◆ **Perintah 1**
Tuliskan ulang bagian teks tentang pengeboman di Mega Kuningan dari "Lantas, apa yang" sampai "balik aksinya ini." tanpa mengubah apa pun.
◆ **Perintah 2**
Buat ringkasan teks tentang pengeboman di Mega Kuningan dalam dua kalimat.
◆ **Perintah 3**
Teruskan teks tentang pengeboman di Mega Kuningan, mulai setelah kalimat terakhirnya.

--- Teks yang Dikaji ---

Sebelumnya, aparat juga memunculkan nama lain yakni, Bahrudin Latif. Pemilik Ponpes Al-Muaddib di Desa Pasuruhan, Kecamatan Binangun, Cilacap, Jawa Tengah ini oleh aparat juga diduga terlibat pengeboman di Mega Kuningan. Tapi kerabat, tetangga, dan sebagian besar warga desa menyangkal tuduhan ini. Meski begitu, aparat tetap memburu orang yang diyakini aparat sebagai mertua Noordin M Top ini.

Lantas, apa yang sebenarnya terjadi? Yang pasti, terorisme dalam definisi awalnya (aslinya) adalah ”Kekerasan Bermotif Politik”. Karena itu, seandainya aparat bisa membuktikan bahwa orang-orang yang disebutkan di atas memang terlibat pengeboman di Mega Kuningan, kita tetap tak bisa mengetahui apa sebenarnya motif di balik aksinya ini.

--- Data ---

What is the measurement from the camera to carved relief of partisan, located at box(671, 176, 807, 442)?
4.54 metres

---
--- Data ---

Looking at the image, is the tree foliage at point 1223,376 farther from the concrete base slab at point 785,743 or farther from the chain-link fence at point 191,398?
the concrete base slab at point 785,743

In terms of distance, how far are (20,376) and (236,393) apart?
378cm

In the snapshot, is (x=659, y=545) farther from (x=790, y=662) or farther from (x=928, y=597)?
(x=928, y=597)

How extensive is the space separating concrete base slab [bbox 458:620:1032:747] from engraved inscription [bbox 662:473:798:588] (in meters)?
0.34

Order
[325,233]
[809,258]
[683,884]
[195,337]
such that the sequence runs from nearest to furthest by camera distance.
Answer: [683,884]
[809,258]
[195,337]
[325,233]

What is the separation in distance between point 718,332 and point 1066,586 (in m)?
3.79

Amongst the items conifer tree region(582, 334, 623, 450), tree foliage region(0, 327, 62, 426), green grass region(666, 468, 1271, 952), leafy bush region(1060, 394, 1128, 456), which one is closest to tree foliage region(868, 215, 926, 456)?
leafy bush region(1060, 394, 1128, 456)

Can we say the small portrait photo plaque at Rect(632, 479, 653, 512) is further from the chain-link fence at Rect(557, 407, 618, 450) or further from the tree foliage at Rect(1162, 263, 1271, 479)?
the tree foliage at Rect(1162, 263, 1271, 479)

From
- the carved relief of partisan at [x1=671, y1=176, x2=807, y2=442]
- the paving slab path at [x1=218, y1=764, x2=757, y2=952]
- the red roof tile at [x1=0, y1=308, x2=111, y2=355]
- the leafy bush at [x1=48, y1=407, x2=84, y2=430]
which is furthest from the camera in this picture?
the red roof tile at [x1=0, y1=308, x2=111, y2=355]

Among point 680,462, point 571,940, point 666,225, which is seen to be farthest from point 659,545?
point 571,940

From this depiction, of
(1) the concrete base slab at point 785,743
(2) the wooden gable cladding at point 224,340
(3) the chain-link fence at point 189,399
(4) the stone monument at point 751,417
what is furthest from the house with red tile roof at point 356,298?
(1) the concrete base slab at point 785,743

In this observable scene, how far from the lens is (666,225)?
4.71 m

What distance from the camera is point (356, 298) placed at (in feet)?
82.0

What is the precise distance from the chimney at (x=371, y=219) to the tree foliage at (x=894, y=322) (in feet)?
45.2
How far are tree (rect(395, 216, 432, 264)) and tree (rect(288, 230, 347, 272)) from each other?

---
--- Data ---

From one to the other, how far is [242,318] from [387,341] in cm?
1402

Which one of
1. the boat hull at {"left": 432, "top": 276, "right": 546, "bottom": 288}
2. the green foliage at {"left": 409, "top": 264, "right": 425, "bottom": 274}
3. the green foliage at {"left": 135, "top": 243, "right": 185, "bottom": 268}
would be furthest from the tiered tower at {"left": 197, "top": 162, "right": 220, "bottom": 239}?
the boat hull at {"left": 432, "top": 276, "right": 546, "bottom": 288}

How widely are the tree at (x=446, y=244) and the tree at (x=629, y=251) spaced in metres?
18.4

---

◆ **Jawaban yang Diharapkan 1**
Lantas, apa yang sebenarnya terjadi? Yang pasti, terorisme dalam definisi awalnya (aslinya) adalah ”Kekerasan Bermotif Politik”. Karena itu, seandainya aparat bisa membuktikan bahwa orang-orang yang disebutkan di atas memang terlibat pengeboman di Mega Kuningan, kita tetap tak bisa mengetahui apa sebenarnya motif di balik aksinya ini.

◆ **Jawaban yang Diharapkan 2**
Aparat memunculkan nama Bahrudin Latif, pemilik Ponpes Al-Muaddib di Cilacap yang diyakini sebagai mertua Noordin M Top, karena diduga terlibat pengeboman di Mega Kuningan, dan aparat tetap memburunya walaupun kerabat, tetangga, dan sebagian besar warga desa menyangkal tuduhan itu. Karena terorisme pada awalnya berarti kekerasan bermotif politik, motif di balik aksi itu tetap tidak bisa diketahui walaupun keterlibatan orang-orang tersebut dapat dibuktikan.

◆ **Jawaban yang Diharapkan 3**
Padahal, kelompok-kelompok ”teroris” legendaris seperti, IRA, ETA, PLO, AMAL, Aum Shinrikiyo, dan beberapa nama lainnya, selalu mengklaim jika melakukan pengeboman atau penyerangan. Tak hanya itu, mereka juga akan mengirim pesan pada dunia tentang tujuan perbuatannya itu. Jadi, setiap ada bom atau serangan langsung ada yang mengklaim bertanggungjawab.

Tapi bom di Indonesia tanpa nama. Tak ada kelompok yang mengklaim bertanggungjawab. Berbagai teror bom sejak Bom Natal 2000 hingga Bom di Hotel JW Marriott dan Ritz Carlton 17 Juli lalu, ternyata tak ada yang mengklaim bertanggungjawab. Karenanya, pengeboman di Hotel JW Marriott dan Ritz Carlton tak bisa disebut sebagai terorisme dalam definisi di atas. Apalagi, motif politiknya juga tak jelas.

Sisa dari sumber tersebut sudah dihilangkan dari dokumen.